(REQUIRED ACTION): Lay out the lines below as a JSON list of strings, one string per line with blank lines skipped. Leave the pictures out and keep only the text.

(Data drawn from a collection)
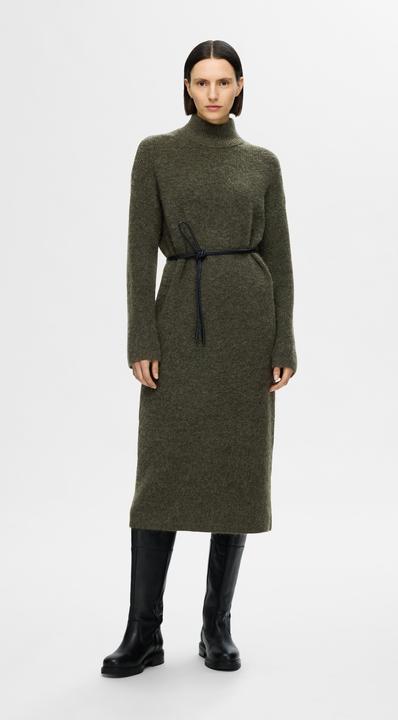 Produktbild Selected Strick Midikleid (XS)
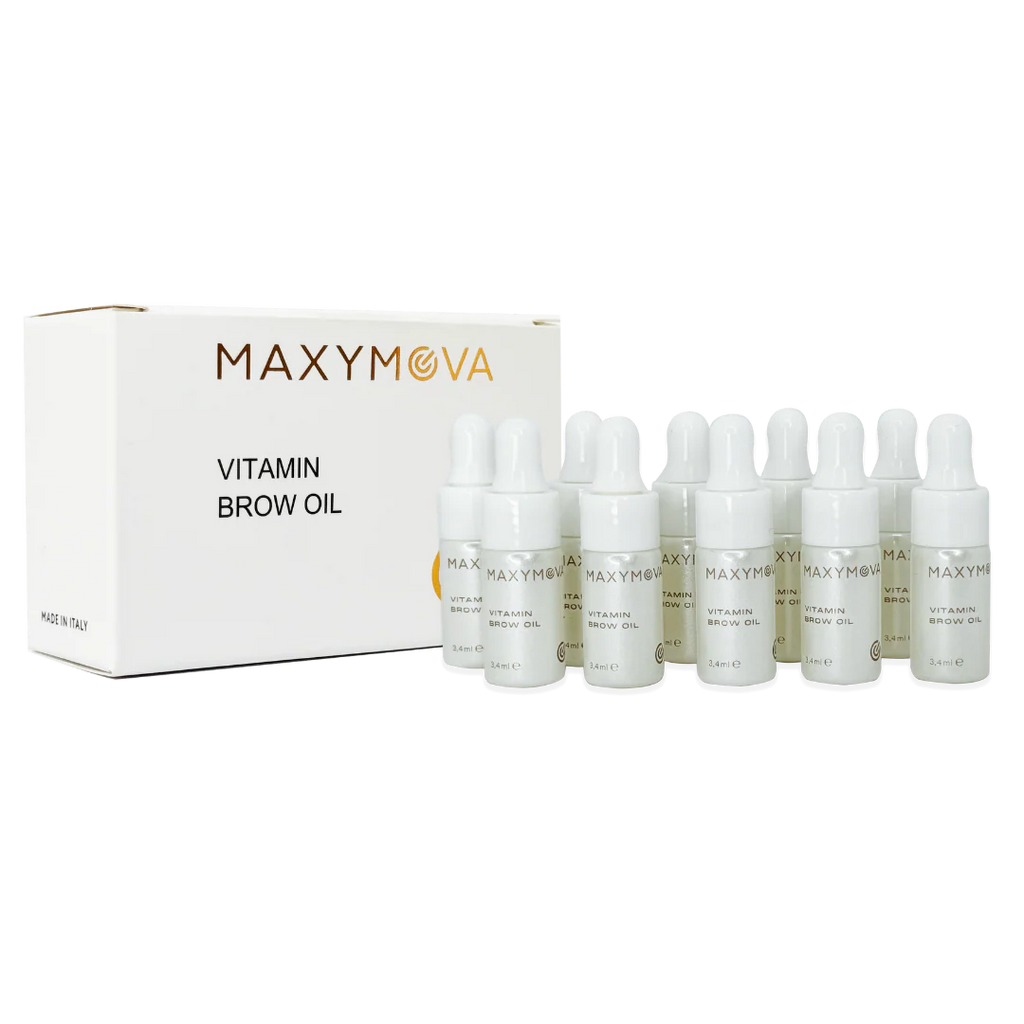 Maxymova - Vitamin Brow Oil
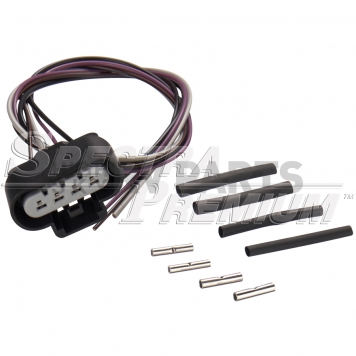 Spectra Premium Fuel Pump Electric - SP6013M-4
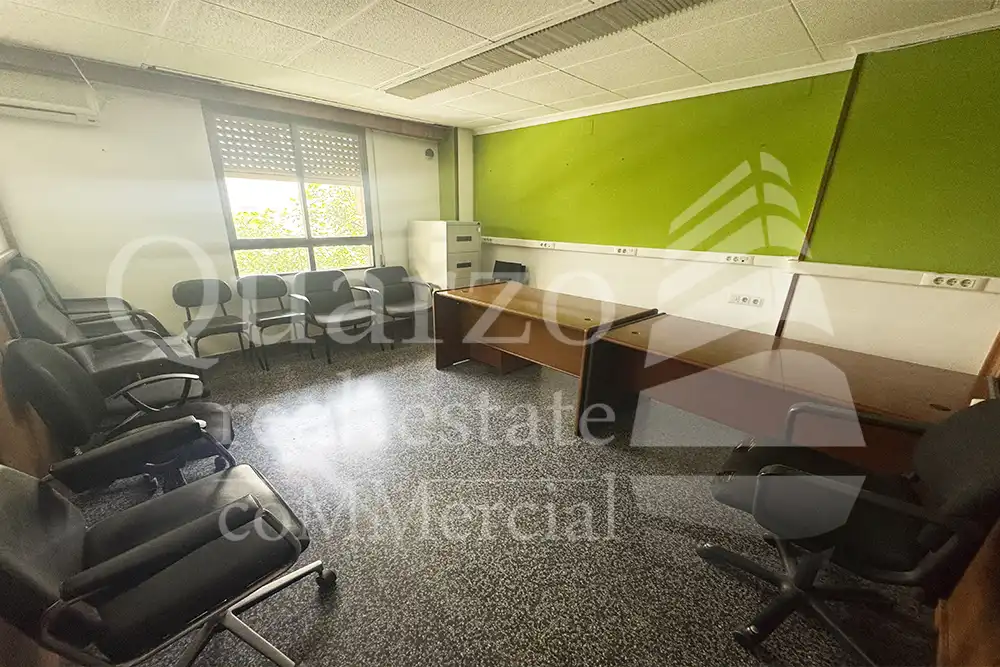 Commercial properties for sale in Villena  with Heating and Furnished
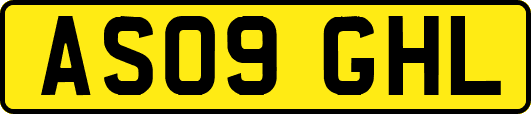 AS09GHL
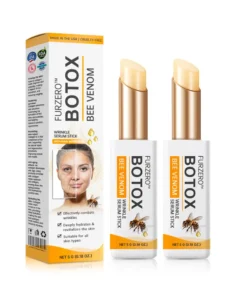 Furzero™ Botox Bee Venom Wrinkle Removal Serum Stick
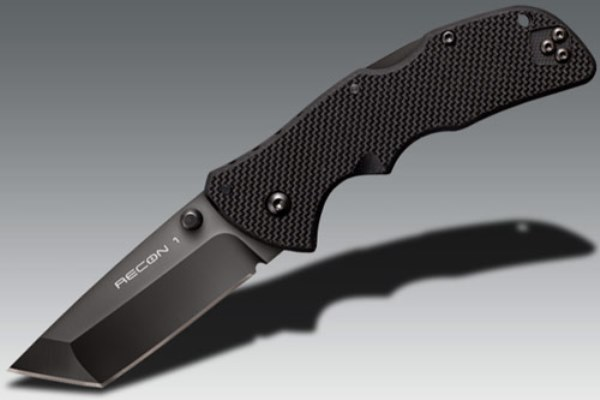 Mini Recon 1 Tanto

(ANSWER TO THE PROBLEM):
[
  " Produktbild Selected Strick Midikleid (XS)",
  " Maxymova - Vitamin Brow Oil",
  " Spectra Premium Fuel Pump Electric - SP6013M-4",
  " Commercial properties for sale in Villena  with Heating and Furnished",
  " AS09GHL",
  " Furzero™ Botox Bee Venom Wrinkle Removal Serum Stick",
  " Mini Recon 1 Tanto"
]